I sit here, discouraged. Because it seems like I haven't done enough, like I'm not brave or passionate enough to be a real Christian. Why am I not like them? You know, the amazing missionaries who faced lions, did not deny their faith, and went to the dirty slums in Africa to share His love? Why am I not like Paul, who seemed so on fire for Christ?
Then I realize that Christianity isn't a feeling and for me, it hasn't been one huge moment where I knew everything and felt 'on fire' for Jesus. There's been times where I've felt full of God's love, but there's been times when I haven't. I've got to start somewhere and though it seems I'm moving slow, I'm still moving forward.
Paul probably didn't feel God's power or love while he was in prison. But he had faith. Even when he could not see, even when he couldn't feel, he had to trust that God was there and keep persevering.

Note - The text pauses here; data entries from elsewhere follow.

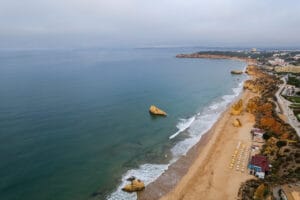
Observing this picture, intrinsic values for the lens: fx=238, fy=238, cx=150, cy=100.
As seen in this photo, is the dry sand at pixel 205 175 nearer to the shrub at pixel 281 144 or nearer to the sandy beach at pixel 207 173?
the sandy beach at pixel 207 173

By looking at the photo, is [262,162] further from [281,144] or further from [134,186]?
[134,186]

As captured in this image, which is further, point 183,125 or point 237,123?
point 183,125

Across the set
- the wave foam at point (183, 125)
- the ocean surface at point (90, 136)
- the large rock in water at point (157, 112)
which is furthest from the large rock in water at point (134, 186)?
the large rock in water at point (157, 112)

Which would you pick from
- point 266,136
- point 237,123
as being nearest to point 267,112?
point 237,123

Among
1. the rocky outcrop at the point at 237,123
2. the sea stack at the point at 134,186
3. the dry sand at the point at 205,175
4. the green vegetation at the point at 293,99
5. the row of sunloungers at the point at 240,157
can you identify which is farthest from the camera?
the green vegetation at the point at 293,99

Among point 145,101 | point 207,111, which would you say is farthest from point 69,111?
point 207,111

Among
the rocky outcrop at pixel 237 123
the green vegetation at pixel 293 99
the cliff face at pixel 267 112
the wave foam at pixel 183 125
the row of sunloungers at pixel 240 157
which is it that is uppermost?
the green vegetation at pixel 293 99

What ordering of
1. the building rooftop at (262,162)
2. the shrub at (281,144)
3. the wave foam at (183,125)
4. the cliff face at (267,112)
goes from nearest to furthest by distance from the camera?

A couple of months ago I was angry at God, angry because I didn't feel or have any desire to spend time with Him. I was angry and hurt because I thought God was supposed to be there by my side, never leaving me. I didn't understand that He was still there, despite the fact that I didn't "feel" Him. After that I got to reading in Psalms and while I was listening to times at 11pm at night, I literally burst into tears. I had blamed God, been angry at Him, when really it was my fault. And He still loves me.

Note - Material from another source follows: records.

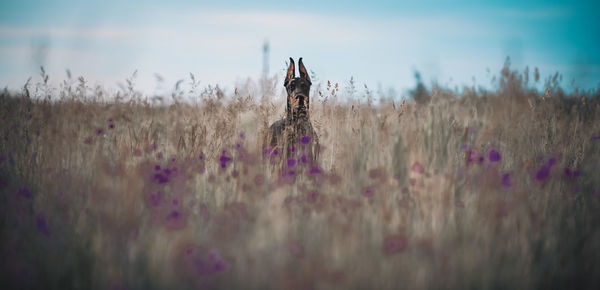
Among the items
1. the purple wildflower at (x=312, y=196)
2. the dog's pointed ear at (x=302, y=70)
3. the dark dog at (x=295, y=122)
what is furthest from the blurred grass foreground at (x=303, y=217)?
the dog's pointed ear at (x=302, y=70)

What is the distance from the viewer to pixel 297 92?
3.47 meters

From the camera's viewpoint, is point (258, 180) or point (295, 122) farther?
point (295, 122)

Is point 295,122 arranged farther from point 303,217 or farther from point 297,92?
point 303,217

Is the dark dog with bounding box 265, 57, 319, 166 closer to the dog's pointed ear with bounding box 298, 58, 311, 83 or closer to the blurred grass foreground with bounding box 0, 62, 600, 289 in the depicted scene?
the dog's pointed ear with bounding box 298, 58, 311, 83

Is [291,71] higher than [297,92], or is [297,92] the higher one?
[291,71]

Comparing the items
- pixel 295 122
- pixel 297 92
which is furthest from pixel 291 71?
pixel 295 122

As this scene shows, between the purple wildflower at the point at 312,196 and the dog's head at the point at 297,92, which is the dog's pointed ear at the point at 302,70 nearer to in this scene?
the dog's head at the point at 297,92

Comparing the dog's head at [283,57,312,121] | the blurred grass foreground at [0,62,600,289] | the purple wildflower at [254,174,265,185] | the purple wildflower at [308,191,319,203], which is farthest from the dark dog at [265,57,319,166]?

So this is where I'm at now. Just being amazed by how God could love someone like me. I know it probably sounds cheesy when I keep going on like this, but I really can't explain it in words. I'm realizing that life is short. It could end any moment now. There are many people around me who I need to be pouring myself into. I need to remind myself that life isn't about me. It's not about what I want or how I feel. It's about giving all the glory to God and doing that by pouring myself into the many people around me.

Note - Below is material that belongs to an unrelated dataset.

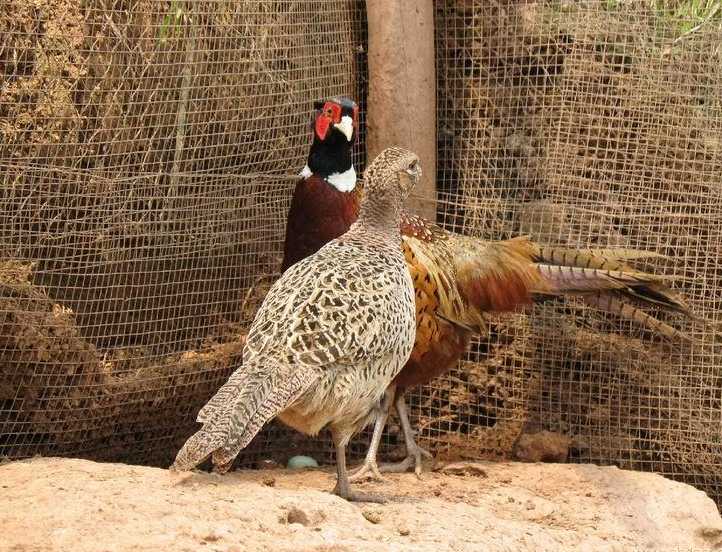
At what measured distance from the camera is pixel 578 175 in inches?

I want to become a selfless woman. Even if I can't fly on an airplane to Africa right now, I can still pour myself into my younger siblings and teach them what God has taught me. I can still learn to trust God. It's going to be a slow process, slow yet steady. Jesus, bring me closer to You. I need You, I can do nothing on my own.
"Therefore, since we are surrounded by such a great cloud of witnesses, let us throw off everything that hinders and the sin that so easily entangles, and let us run with perseverance the race marked out for us." HEBREWS 12:1
postscript: I got the camera back.
postscript number two: we just got back from a fantastic trip in Tennessee. more pictures comin' soon.